- Genre: Sitcom
- Written by: Bill Davenport Charlie Hauck Arthur Julian Sy Rosen Rod Parker
- Directed by: Alan Rafkin Walter C. Miller (series finale)
- Starring: Bill Macy; Barbara Rhoades; Dennis Burkley; Nedra Volz;
- Theme music composer: Billy Byers
- Country of origin: United States
- Original language: English
- No. of seasons: 1
- No. of episodes: 4

Production
- Executive producers: Norman Lear Sy Rosen
- Producer: Ken Stump
- Running time: 22–24 minutes
- Production company: T.A.T. Communications Company

Original release
- Network: CBS
- Release: August 8 – August 29, 1979

Related
- Mr. Dugan

= Hanging In =

American sitcom television series

Hanging In is an American sitcom television series that aired for four episodes on CBS on Wednesday nights from August 8, 1979, to August 29, 1979.

==Summary==
After his failed attempt to launch the sitcom Mr. Dugan, Norman Lear reworked the project, finally coming up with Hanging In, the story of Lou Harper, a former professional football star who becomes president of fictional Braddock University. Bill Macy (who had played Maude's husband, Walter Findlay, in Maude) resurfaced as the star of the version that finally did air, in August 1979.

Most of the supporting cast of Mr. Dugan and its four different incarnations (including the final three episodes of Maude and the unsold pilot Onward and Upward, which featured Good Times star John Amos) also appeared in Hanging In. As The Complete Directory to Prime Time Network and Cable TV Shows 1946–Present by Tim Brooks and Earle Marsh dryly put it, the actors "must have known their lines pretty well by the time they got to Hanging In", as the scripts on each project were nearly identical.

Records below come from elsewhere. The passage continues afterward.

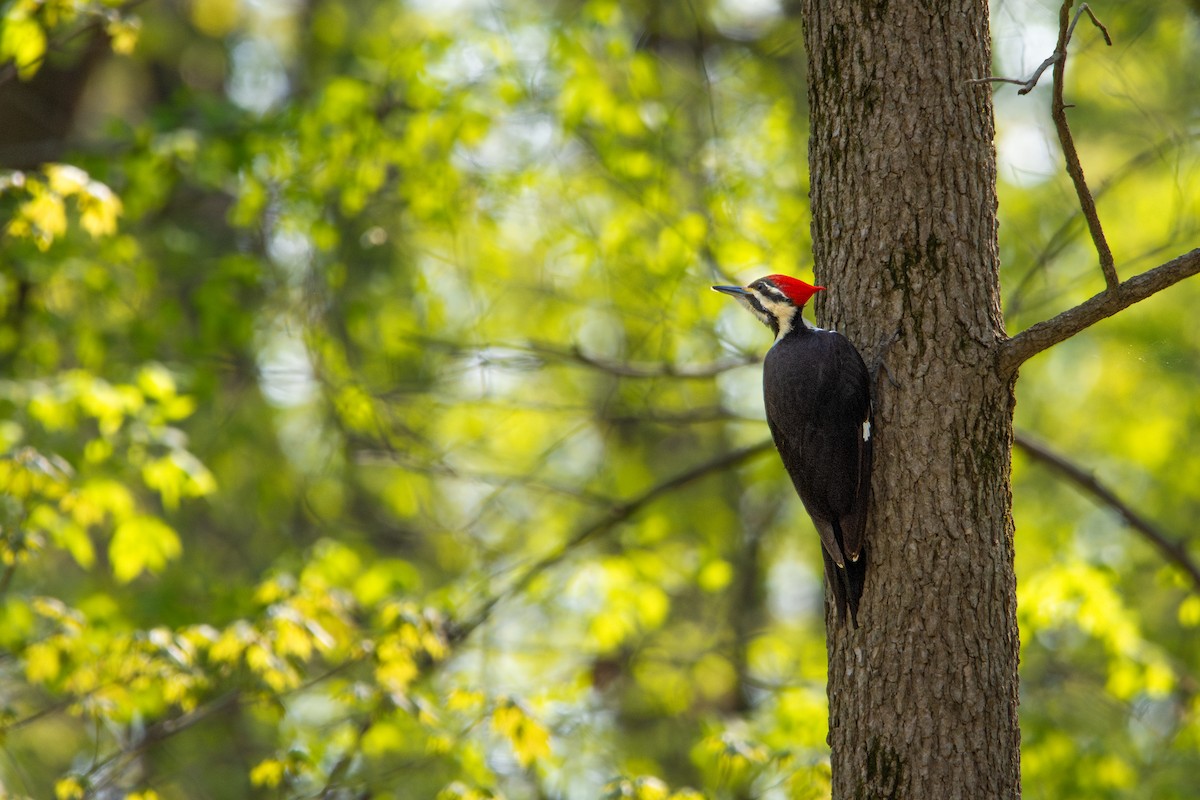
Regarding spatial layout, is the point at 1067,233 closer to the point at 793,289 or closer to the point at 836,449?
the point at 793,289

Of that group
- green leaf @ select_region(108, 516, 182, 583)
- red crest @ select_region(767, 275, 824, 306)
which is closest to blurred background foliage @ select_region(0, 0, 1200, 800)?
green leaf @ select_region(108, 516, 182, 583)

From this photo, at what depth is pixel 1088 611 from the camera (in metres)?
4.91

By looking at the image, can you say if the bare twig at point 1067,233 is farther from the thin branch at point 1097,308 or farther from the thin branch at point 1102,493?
the thin branch at point 1097,308


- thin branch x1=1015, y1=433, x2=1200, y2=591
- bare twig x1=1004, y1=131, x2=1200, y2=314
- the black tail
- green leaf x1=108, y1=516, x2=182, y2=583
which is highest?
bare twig x1=1004, y1=131, x2=1200, y2=314

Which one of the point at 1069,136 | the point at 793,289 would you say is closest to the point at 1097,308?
the point at 1069,136

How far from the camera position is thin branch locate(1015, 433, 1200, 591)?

In the end, Hanging In lasted just four weeks on CBS, leaving the air after its August 29, 1979 broadcast.

==Cast==
- Bill Macy as Louis "Lou" G. Harper
- Barbara Rhoades as Maggie Gallagher
- Dennis Burkley as Sam Dickey
- Nedra Volz as Pinky Nolan
- Darian Mathias as Rita Zefferelli

==Episodes==

| No. | Title | Directed by | Written by | Original release date |
| 1 | "New Man on Campus" | Alan Rafkin | Story by : Rod Parker Teleplay by : Charlie Hauck, Bill Davenport & Arthur Julian | August 8, 1979 |
A new university president has inherited an office from his predecessor and waiting for him is Maggie Gallagher, the high pressured Dean of Faculty; Sam Dickey, the glib Director of Development; and Pinky, a wise-cracking housekeeper—all itching to give this idealistic greenhorn the benefit of their academic savvy.
| 2 | "Old Girlfriend" | Alan Rafkin | Sy Rosen | August 15, 1979 |
The unexpected visit of an ex-girlfriend drives Sam to an attack of compulsive eating.
| 3 | "Lou's Little Problem" | Alan Rafkin | Bill Davenport | August 22, 1979 |
Lou pays a pretty price for his snobbish attitude about women while at a gala fund-raising dinner—as TV-news cameras roll.
| 4 | "Sleep with the Fishes" | Walter C. Miller | Arthur Julian & Sy Rosen | August 29, 1979 |
Menacing phone calls on a dark and stormy night suggest to Lou and staff that a mob boss wants revenge because his son was refused admission to the school.